Return exactly the lines that run from the one containing "From this photograph" to the end of the entries, with both ends included.

== Records supplied

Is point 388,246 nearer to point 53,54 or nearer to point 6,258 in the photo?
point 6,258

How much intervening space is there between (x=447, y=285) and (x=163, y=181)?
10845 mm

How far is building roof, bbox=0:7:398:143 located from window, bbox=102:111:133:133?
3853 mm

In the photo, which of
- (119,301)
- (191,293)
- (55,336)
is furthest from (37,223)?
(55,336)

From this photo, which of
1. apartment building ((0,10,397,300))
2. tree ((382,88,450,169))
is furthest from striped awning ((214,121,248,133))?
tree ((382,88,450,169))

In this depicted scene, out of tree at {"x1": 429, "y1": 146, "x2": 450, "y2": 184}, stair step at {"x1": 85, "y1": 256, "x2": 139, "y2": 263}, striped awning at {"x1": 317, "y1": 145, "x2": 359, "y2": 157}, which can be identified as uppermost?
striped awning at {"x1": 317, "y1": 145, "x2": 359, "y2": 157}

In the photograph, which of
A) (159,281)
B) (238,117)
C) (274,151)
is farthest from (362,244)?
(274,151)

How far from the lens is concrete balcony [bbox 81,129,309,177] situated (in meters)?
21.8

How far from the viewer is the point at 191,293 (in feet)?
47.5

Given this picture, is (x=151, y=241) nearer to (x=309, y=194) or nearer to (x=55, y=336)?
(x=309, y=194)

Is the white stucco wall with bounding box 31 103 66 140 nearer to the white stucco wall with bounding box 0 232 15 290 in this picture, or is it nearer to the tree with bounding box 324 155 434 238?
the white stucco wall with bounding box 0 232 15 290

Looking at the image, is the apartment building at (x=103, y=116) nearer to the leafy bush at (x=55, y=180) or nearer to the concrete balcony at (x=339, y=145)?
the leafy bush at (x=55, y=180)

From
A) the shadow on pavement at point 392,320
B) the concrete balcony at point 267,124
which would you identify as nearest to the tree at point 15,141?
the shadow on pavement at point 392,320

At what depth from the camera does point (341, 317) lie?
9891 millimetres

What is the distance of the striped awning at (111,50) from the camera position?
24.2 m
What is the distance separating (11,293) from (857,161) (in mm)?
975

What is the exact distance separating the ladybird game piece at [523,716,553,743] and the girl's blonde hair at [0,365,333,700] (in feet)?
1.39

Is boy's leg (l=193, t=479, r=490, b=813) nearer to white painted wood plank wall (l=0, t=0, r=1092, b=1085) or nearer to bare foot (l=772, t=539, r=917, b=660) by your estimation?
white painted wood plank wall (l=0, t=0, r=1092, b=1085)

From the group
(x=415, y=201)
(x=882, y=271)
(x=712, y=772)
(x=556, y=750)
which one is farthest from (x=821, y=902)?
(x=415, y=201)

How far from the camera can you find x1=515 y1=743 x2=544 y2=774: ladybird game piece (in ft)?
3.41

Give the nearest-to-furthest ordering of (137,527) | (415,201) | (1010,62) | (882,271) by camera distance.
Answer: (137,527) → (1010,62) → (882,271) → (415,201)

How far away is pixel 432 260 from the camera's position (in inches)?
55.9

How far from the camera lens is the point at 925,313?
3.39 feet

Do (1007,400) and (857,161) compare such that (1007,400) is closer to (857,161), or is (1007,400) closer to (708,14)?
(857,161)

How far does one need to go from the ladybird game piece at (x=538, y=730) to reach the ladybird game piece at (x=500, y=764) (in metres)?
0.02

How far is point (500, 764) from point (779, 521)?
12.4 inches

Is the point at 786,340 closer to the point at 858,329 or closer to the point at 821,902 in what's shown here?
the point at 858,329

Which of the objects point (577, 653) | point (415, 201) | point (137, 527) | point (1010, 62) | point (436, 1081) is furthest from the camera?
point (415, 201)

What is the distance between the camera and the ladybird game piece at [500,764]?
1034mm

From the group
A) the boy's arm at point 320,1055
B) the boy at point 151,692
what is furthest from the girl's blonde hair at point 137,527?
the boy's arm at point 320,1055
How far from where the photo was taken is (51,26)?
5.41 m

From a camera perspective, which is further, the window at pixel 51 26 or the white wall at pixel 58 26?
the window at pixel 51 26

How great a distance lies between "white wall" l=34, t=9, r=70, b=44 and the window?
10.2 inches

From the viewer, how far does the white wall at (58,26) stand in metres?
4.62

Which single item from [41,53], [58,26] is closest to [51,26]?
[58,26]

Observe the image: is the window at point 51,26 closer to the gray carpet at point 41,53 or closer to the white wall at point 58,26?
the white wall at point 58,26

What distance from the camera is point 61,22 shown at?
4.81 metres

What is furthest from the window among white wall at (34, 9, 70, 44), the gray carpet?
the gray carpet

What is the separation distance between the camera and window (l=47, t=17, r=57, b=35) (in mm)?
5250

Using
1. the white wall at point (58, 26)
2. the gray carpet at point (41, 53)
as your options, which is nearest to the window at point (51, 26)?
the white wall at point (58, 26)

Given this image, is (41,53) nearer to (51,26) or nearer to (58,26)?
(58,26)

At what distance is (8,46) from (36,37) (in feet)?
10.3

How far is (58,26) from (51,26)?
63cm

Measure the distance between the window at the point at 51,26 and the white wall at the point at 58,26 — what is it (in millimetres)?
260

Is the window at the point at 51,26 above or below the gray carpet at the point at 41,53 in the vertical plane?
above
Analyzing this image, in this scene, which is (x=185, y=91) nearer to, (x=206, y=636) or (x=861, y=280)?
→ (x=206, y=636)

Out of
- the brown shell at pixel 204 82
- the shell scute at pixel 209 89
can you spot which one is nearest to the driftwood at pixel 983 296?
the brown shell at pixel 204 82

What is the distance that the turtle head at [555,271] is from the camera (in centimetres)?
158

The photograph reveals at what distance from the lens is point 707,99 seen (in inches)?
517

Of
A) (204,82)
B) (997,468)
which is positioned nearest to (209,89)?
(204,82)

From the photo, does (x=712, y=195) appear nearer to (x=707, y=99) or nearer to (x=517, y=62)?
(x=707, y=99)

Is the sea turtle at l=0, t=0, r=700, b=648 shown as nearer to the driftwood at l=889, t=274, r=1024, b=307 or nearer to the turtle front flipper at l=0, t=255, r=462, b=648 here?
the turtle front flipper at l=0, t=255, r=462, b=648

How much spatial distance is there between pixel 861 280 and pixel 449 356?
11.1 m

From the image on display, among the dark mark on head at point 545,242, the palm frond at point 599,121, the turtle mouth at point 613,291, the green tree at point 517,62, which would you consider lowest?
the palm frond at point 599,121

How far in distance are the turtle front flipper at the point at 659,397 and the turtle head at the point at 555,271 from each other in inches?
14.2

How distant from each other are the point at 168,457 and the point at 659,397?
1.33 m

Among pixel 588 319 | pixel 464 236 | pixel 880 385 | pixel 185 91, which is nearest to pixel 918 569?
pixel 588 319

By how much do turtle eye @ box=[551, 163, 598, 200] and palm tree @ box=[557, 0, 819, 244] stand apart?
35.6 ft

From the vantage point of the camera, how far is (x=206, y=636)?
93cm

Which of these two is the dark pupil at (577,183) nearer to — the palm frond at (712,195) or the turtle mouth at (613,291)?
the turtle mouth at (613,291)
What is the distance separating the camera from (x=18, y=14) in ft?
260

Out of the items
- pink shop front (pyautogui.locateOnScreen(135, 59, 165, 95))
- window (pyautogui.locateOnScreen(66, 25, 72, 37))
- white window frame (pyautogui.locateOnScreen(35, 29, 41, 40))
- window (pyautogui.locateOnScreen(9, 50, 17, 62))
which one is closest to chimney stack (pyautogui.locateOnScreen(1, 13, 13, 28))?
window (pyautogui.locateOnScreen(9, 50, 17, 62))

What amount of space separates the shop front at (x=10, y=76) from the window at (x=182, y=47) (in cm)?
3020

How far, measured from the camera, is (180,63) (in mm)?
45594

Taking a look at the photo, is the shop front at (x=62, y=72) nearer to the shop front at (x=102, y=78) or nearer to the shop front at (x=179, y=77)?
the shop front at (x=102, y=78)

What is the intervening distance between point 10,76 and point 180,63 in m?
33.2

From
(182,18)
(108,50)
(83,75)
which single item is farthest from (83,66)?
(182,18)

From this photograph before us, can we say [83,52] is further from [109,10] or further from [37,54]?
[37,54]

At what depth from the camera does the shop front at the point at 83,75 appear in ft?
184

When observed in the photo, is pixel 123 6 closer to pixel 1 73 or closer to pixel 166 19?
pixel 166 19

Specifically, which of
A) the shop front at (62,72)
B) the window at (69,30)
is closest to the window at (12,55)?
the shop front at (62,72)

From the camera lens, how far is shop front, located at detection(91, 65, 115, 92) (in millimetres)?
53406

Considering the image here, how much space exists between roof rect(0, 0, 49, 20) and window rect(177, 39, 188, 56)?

====

Response:
From this photograph before us, can we say [83,52] is further from [109,10] or further from [37,54]?
[37,54]

At what depth from the camera does the shop front at the point at 83,75 appear in ft?
184

When observed in the photo, is pixel 123 6 closer to pixel 1 73 or closer to pixel 166 19?
pixel 166 19

Specifically, which of
A) the shop front at (62,72)
B) the window at (69,30)
is closest to the window at (12,55)?
the shop front at (62,72)

From the camera lens, how far is shop front, located at detection(91, 65, 115, 92) (in millimetres)?
53406

Considering the image here, how much space exists between roof rect(0, 0, 49, 20) and window rect(177, 39, 188, 56)?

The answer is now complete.